How is the value function for an MDP defined?
V^{pi}(s) = E[R_t | S_t=s]
Why is the first term in the MRP value function Rs while the first term of the MDP value function is E[r_t+1 | S_t = s] (expected value)?
The reward function of an MDP depends on the state (s), action (a) and next state(s’). These can be probabilistic, so we have to use the expected value.
What’s the unpacked form of V^{pi}(s)
V^{pi}(s) = sum policy(a |s) sum P^a_ss’(R^{a}_ss’ + gamma V^{pi}(s’))
Describe the iterative policy evaluation algorithm
initalize V(s) to 0 for all s
repeat:
for each s in S:
V(s) = sum policy(a |s) sum P^a_ss’(R^{a}_ss’ + gamma V^ V^{pi}(s’))
until termination criterion is reached.
Describe the difference between synchronous and asynchronous updates in the iterative algorithm
Async updates update the value function for each state continuously, while sync. update calculates all new values before updating the value function.

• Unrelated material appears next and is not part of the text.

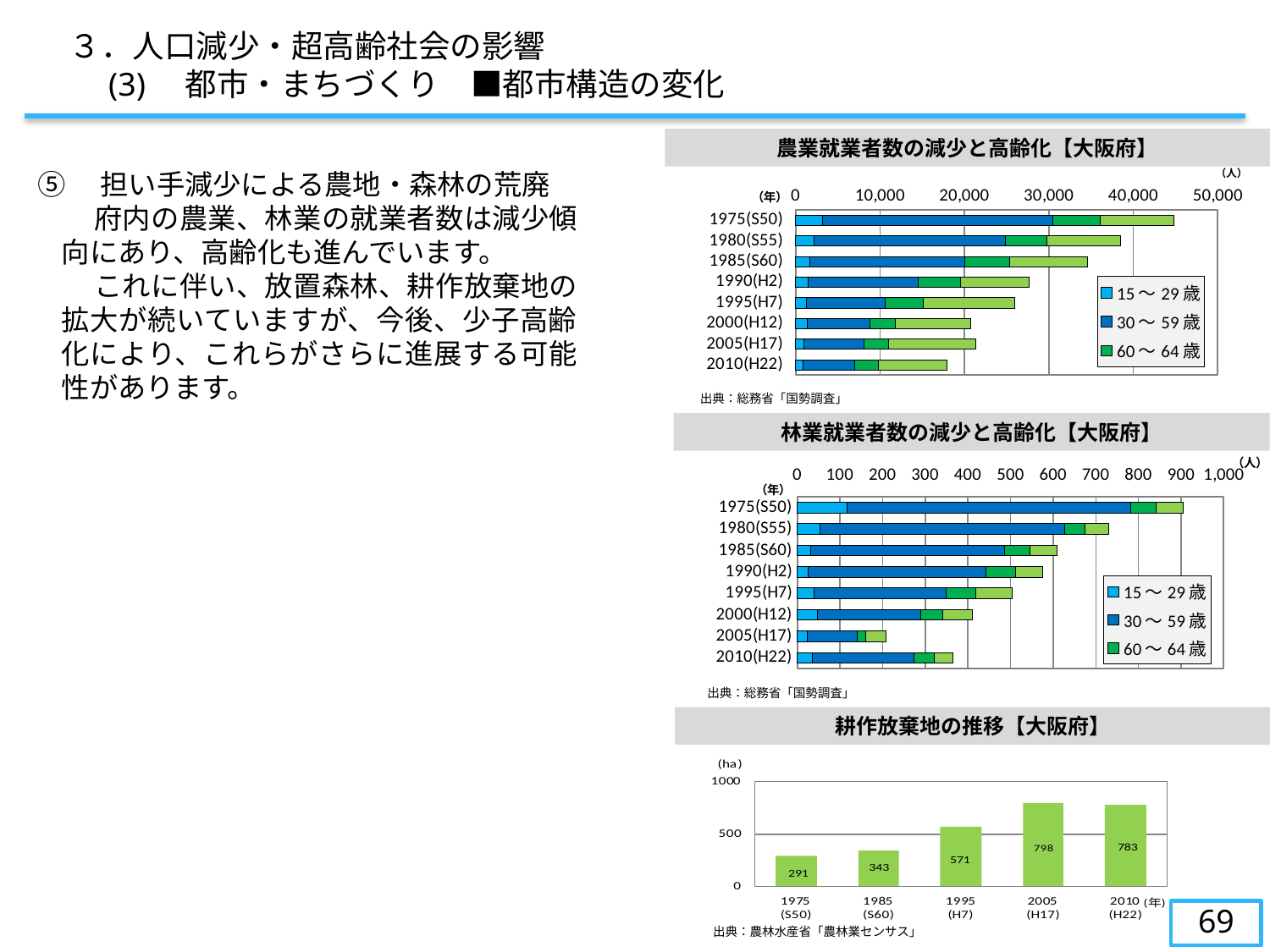
In the chart titled 耕作放棄地の推移【大阪府】, what is the value for 1975(S50)? 291 In the chart titled 農業就業者数の減少と高齢化【大阪府】, is the total for 1975(S50) greater or less than 40,000? greater In the chart titled 耕作放棄地の推移【大阪府】, which is larger, the value for 2005(H17) or 2010(H22)? 2005(H17) In the chart titled 林業就業者数の減少と高齢化【大阪府】, which year has the highest total? 1975(S50) In the chart titled 林業就業者数の減少と高齢化【大阪府】, is the total for 2000(H12) greater or less than 500? less In the chart titled 耕作放棄地の推移【大阪府】, which year has the lowest value? 1975(S50) In the chart titled 耕作放棄地の推移【大阪府】, what is the difference between the values for 2005(H17) and 1975(S50)? 507 In the chart titled 耕作放棄地の推移【大阪府】, what is the value for 2005(H17)? 798 In the chart titled 農業就業者数の減少と高齢化【大阪府】, how many series does the legend list? 3 In the chart titled 耕作放棄地の推移【大阪府】, how many years are shown? 5 In the chart titled 耕作放棄地の推移【大阪府】, which year has the highest value? 2005(H17) What kind of chart is the one titled 農業就業者数の減少と高齢化【大阪府】? Stacked bar chart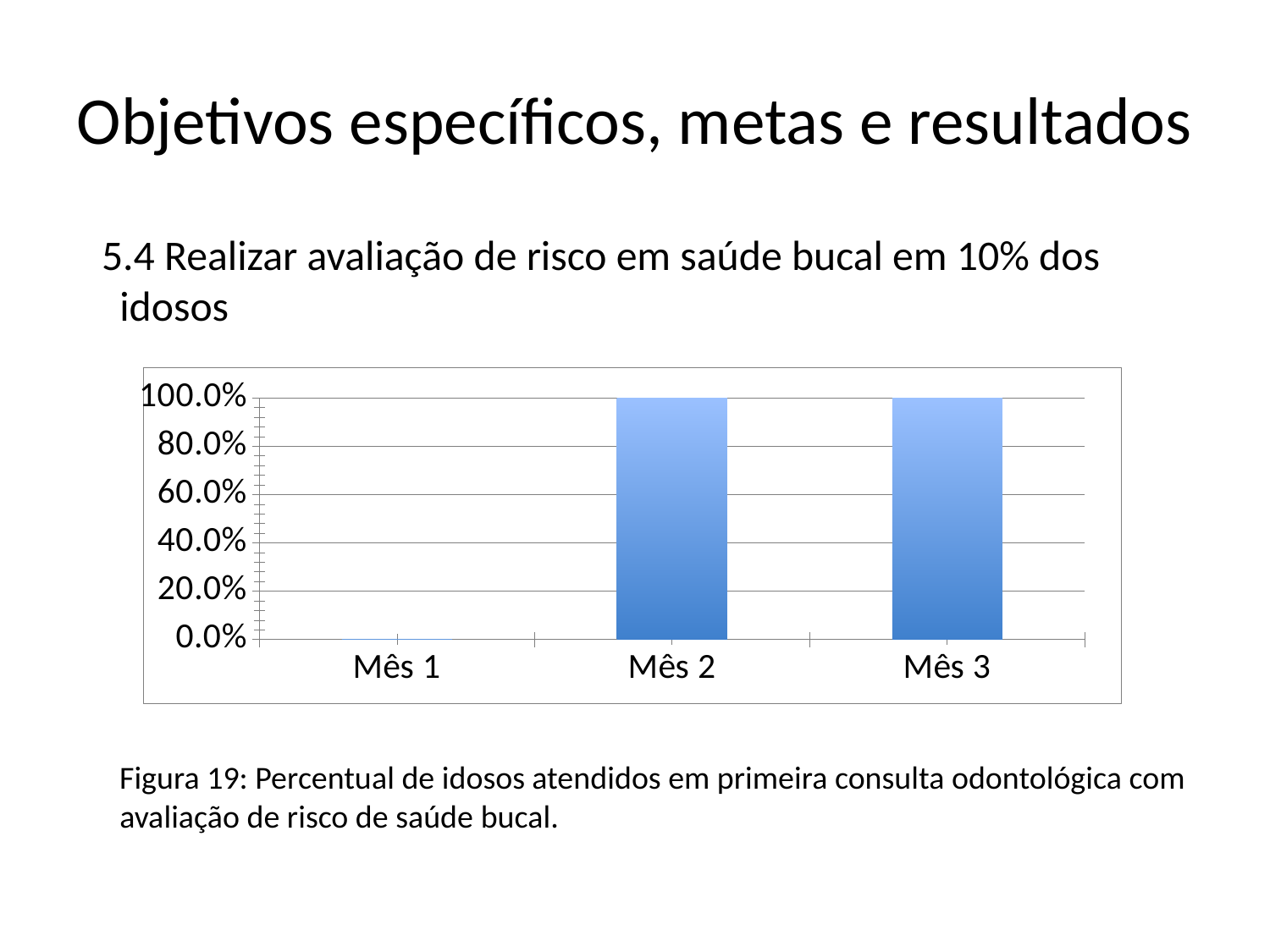
Is the value for Mês 2 greater or less than 80.0%? greater What is the value for Mês 1? 0.0% How many categories are shown on the x axis? 3 Is the value for Mês 1 greater or less than 20.0%? less What is the difference between the value for Mês 3 and the value for Mês 1? 100.0% What is the value for Mês 3? 100.0% Do the values rise or fall from Mês 1 to Mês 2? rise Which is larger, the value for Mês 1 or the value for Mês 2? Mês 2 What kind of chart is shown on the slide? bar chart Which month has the lowest value? Mês 1 What is the value for Mês 2? 100.0% What figure number is given in the caption below the chart? Figura 19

what is the state-action value function, Q^pi(s,a)?
It describes how good it is to take action a in state s given policy pi. It i connected to the (state) value function by:
V(s) = sum pi(s, a) * sum Q^pi(s,a)
Does there always exist an optimal policy in MDPS?
Yes, at least one, but there might be more
How is an optimal policy defined?
A policy, pi, is optimal if V_pi(s) >= V_pi(s) for all other pi and all states s.
What does the belman optimality equation for V state for MDP?
The value of a state under an optimal policy, must be equal to the expected return for the best action in that state.